Trascriva parola per parola l'intero testo estratto riportato qui sotto.
:: Testo estratto ::
Bookcoaching: Il bar delle grandi speranze

0
… la vita è una serie di storie d’amore,
e ognuna è una reazione a una storia precedente.
 
Nella mia storia, sin da quando ero bambina, ho sempre anelato ad avere un luogo di appartenenza e riconoscimento, oltre alla casa nella quale trovo protezione dalle intemperie, meteorologiche ed emotive. Ho sempre sentito che la casa è il mio posto, ma ho anche cercato al di fuori un luogo fisico in cui poter entrare e, senza appuntamento, trovare qualcuno a cui accompagnarmi, per una chiacchierata leggera o un dialogo partecipato.
:::
:: Materiale elencato ::
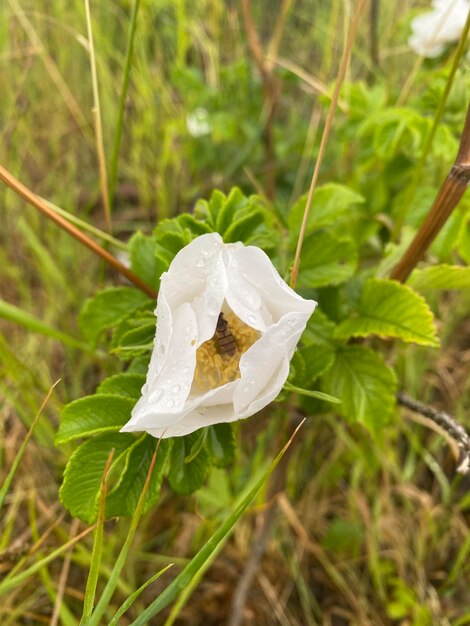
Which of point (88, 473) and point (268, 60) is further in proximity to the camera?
point (268, 60)

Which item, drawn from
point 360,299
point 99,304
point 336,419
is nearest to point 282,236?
point 360,299

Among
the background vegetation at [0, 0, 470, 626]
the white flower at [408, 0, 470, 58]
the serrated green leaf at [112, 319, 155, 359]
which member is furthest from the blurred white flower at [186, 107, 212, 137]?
the serrated green leaf at [112, 319, 155, 359]

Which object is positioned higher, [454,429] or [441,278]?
[441,278]

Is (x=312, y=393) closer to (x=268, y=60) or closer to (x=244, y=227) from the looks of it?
(x=244, y=227)

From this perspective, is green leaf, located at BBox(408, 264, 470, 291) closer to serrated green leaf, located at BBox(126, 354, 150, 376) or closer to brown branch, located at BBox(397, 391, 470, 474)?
brown branch, located at BBox(397, 391, 470, 474)

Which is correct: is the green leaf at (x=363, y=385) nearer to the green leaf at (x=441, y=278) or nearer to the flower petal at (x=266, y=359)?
the green leaf at (x=441, y=278)

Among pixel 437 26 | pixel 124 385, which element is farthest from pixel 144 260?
pixel 437 26
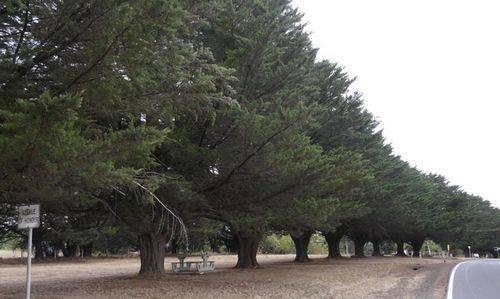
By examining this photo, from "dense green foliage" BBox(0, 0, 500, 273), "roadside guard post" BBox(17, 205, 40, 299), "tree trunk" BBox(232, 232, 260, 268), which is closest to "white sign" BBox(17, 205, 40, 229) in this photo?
"roadside guard post" BBox(17, 205, 40, 299)

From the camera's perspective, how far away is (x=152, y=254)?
2002cm

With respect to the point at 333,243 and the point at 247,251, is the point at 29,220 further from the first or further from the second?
the point at 333,243

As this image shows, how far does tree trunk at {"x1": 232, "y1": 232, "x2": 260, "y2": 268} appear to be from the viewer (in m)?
29.3

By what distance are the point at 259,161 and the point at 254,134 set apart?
44.5 inches

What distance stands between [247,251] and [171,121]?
18107mm

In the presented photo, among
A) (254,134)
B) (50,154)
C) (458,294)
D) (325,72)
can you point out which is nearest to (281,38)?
(254,134)

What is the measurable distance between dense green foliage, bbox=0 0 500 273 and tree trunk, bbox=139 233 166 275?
46 millimetres

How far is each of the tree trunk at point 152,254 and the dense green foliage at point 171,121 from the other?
5cm

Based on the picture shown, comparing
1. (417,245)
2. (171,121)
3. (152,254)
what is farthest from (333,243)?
(171,121)

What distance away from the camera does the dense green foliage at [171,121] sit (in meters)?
8.82

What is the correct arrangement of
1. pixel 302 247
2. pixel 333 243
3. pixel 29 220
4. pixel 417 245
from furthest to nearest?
pixel 417 245 < pixel 333 243 < pixel 302 247 < pixel 29 220

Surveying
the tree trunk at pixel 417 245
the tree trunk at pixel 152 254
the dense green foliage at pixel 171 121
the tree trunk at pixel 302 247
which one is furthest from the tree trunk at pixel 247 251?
the tree trunk at pixel 417 245

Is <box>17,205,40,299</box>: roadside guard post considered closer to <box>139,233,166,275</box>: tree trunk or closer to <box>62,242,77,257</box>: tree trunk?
<box>139,233,166,275</box>: tree trunk

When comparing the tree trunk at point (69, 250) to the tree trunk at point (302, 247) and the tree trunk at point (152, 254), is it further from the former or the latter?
the tree trunk at point (152, 254)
:::
Risposta al compito
Bookcoaching: Il bar delle grandi speranze

0
… la vita è una serie di storie d’amore,
e ognuna è una reazione a una storia precedente.
 
Nella mia storia, sin da quando ero bambina, ho sempre anelato ad avere un luogo di appartenenza e riconoscimento, oltre alla casa nella quale trovo protezione dalle intemperie, meteorologiche ed emotive. Ho sempre sentito che la casa è il mio posto, ma ho anche cercato al di fuori un luogo fisico in cui poter entrare e, senza appuntamento, trovare qualcuno a cui accompagnarmi, per una chiacchierata leggera o un dialogo partecipato.